Special events include a hike to the top of Lembert Dome, a program on Stephen T. Mather and the founding of the National Park Service, horse-drawn stage rides, and tours of Pioneer Yosemite History Center.
“We are very excited about the National Park Service Centennial and the special programs taking place here in Yosemite in honor of the founding of the National Park Service,” Yosemite Park Superintendent Don Neubacher said. “We encourage all visitors to find your park and to help celebrate this historic milestone.”
President Woodrow Wilson signed the NPS Organic Act on Aug. 25, 1916, establishing the National Park Service as an agency under the U.S. Department of the Interior. Today, the NPS manages 412 units across the United States and its territories, including 59 national parks, national monuments, national historical sites, national lakeshores, national seashores, and national battlefields.
Yosemite National Park celebrated its 125th Anniversary last year. The park welcomes over 4 million visitors from all over the world each year and serves as a strong economic engine for the region and its local communities.
Yosemite, home to Yosemite Falls, the tallest waterfall in North America, and iconic rock formations such as Half Dome and El Capitan, generates $535 million in economic benefit to the region. Yosemite also features about 90 different species of mammals and over 1,500 species of flowering plants.
Tours in the park include a narrated 26-mile, two-hour tour of the Yosemite Valley floor, moonlight tours and Glacier Point tours. One-way Glacier Point tour tickets are available for those who wish to hike down from Glacier Point. Details: (209) 372-1240.

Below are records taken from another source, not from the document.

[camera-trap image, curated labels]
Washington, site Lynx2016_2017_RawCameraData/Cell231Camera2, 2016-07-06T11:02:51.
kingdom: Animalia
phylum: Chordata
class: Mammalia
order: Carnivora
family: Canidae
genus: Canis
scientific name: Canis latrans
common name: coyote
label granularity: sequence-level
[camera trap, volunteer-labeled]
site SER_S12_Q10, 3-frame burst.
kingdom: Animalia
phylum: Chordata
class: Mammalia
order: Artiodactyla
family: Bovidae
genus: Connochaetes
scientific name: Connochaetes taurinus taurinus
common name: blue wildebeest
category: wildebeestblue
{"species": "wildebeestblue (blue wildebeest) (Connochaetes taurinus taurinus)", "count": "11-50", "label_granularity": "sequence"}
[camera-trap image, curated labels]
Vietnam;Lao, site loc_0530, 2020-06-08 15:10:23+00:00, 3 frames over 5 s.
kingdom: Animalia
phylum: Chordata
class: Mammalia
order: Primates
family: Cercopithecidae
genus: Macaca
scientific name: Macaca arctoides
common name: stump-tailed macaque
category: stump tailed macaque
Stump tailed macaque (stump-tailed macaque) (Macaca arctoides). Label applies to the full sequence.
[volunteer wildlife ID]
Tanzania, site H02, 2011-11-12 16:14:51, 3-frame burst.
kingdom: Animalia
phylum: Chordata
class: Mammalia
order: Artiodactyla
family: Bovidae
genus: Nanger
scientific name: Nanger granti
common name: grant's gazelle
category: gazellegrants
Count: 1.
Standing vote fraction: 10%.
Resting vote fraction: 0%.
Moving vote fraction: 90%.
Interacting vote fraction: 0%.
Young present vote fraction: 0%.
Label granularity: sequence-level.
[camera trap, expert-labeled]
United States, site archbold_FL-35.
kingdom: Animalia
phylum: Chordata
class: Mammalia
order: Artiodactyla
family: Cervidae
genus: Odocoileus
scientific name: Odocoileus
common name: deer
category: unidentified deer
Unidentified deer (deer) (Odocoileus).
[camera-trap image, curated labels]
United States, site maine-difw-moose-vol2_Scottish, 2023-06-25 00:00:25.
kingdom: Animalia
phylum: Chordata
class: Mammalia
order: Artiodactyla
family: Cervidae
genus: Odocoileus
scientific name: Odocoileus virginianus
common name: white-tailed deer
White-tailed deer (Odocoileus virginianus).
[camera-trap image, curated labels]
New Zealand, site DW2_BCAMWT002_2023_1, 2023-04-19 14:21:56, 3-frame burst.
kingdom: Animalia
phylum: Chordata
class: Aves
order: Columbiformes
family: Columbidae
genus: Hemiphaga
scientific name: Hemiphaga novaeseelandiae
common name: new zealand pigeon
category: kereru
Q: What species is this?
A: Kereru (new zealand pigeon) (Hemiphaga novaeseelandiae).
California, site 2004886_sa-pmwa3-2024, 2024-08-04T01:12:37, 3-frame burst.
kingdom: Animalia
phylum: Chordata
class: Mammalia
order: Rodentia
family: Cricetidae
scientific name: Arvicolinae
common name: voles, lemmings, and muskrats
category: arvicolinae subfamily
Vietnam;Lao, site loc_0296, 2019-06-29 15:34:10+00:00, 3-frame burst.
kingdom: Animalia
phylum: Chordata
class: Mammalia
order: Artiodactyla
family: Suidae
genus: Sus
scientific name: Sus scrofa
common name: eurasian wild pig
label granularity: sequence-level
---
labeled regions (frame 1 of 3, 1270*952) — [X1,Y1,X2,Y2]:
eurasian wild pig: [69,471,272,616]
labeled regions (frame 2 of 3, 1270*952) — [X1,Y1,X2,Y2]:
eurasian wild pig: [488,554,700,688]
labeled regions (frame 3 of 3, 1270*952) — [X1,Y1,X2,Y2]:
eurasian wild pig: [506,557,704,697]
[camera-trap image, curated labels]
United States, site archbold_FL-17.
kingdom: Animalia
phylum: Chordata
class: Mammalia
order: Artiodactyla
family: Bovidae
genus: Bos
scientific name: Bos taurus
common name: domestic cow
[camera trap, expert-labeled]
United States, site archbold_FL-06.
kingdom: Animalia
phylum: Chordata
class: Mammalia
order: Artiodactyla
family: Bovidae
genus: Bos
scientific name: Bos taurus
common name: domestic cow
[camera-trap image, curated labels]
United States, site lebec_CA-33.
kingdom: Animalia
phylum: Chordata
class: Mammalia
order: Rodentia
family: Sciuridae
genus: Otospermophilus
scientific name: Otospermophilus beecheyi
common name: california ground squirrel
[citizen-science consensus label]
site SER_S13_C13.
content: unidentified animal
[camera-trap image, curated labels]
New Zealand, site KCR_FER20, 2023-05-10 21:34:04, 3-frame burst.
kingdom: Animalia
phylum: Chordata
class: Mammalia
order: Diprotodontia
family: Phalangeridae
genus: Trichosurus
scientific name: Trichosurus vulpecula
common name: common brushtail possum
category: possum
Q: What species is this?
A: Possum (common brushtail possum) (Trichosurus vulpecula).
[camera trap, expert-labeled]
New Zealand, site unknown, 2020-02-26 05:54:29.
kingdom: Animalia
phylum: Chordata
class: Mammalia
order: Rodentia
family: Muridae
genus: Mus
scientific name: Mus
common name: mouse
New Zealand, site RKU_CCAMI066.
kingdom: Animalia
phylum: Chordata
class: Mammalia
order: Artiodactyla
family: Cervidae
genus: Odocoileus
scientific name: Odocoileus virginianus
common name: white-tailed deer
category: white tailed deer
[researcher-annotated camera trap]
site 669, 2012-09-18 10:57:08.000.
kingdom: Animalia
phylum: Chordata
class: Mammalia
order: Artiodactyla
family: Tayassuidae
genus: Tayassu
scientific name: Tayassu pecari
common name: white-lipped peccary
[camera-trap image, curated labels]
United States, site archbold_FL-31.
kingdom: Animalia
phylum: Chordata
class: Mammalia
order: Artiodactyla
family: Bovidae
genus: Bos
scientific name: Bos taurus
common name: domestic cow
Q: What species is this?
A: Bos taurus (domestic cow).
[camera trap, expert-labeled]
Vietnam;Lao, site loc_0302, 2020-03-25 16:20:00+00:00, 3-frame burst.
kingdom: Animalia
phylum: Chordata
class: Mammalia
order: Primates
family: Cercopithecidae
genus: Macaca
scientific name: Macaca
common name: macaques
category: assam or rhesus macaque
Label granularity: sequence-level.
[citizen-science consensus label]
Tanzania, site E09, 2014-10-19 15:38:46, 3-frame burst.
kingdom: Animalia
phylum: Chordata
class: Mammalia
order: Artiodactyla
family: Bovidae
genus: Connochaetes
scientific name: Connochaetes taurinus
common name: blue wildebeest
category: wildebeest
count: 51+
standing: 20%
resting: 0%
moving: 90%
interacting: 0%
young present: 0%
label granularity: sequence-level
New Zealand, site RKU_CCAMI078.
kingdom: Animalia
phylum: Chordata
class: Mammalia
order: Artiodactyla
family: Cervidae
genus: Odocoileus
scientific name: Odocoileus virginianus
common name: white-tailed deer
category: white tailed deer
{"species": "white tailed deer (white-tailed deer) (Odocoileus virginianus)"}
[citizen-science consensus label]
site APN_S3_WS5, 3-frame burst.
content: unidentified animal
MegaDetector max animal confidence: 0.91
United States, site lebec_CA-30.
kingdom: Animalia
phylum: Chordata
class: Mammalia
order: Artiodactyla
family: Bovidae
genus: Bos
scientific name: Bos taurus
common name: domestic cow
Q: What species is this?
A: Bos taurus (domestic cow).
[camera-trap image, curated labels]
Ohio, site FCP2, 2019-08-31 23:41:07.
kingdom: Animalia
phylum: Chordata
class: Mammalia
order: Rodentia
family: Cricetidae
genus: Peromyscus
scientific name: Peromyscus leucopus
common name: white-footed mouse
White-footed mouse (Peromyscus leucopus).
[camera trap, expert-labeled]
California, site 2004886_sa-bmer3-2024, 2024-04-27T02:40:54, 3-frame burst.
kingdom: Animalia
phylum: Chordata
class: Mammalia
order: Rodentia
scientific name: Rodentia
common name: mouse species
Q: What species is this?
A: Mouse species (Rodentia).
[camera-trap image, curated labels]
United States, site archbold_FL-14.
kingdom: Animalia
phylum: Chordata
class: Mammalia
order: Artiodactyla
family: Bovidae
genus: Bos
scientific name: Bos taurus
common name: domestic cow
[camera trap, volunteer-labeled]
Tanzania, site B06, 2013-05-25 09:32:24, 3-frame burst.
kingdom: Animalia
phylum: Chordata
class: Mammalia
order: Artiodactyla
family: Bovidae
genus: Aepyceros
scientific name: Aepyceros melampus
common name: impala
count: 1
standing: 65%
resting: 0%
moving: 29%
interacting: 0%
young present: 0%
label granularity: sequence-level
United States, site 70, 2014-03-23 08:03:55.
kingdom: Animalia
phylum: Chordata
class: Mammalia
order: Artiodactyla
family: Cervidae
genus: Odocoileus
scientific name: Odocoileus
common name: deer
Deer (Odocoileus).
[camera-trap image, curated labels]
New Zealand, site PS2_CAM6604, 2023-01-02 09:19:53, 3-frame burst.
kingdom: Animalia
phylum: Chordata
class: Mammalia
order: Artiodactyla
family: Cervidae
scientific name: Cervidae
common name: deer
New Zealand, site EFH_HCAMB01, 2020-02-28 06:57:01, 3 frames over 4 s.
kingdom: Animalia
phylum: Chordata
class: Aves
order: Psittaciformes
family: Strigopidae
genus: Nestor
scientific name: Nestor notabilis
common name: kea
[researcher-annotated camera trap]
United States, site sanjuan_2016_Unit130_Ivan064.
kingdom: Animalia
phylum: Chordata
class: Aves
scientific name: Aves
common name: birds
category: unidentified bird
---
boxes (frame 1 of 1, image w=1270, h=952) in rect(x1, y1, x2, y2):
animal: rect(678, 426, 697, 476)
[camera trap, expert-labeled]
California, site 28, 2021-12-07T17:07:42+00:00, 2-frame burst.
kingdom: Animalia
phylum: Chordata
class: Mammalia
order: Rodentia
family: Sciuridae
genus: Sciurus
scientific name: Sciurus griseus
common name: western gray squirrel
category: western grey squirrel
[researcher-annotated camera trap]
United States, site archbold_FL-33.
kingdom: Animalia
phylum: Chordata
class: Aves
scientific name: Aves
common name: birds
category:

On Aug. 25, 1916, the National Park Service, geared towards protecting our national parks for the enjoyment of future generations, became a reality for a small group of forward thinkers led by Stephen Mather.
Initially, visitors simply came to the parks for the incredible sights, but now, they come to enjoy many outdoor recreational opportunities.
A great place to explore Yosemite’s history is at the the Pioneer Yosemite History Center in Wawona. From there, you can go on a 10-minute horse-drawn wagon ride ($5 adults, $4 children), and see a working blacksmithing shop, log cabins and a covered bridge.
Yosemite camping fees and all other fees will still be applicable Aug. 25 - 28.